DATA FOR PROCESSING

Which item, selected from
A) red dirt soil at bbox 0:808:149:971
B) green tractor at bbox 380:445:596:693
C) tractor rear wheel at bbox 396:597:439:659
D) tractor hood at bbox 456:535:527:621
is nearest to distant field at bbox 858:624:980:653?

INSTRUCTIONS FOR THE TASK
Reproduce the data above word for word, keeping every line and character unchanged.

ANSWER TO THE TASK
Which item, selected from
A) red dirt soil at bbox 0:808:149:971
B) green tractor at bbox 380:445:596:693
C) tractor rear wheel at bbox 396:597:439:659
D) tractor hood at bbox 456:535:527:621
is nearest to distant field at bbox 858:624:980:653?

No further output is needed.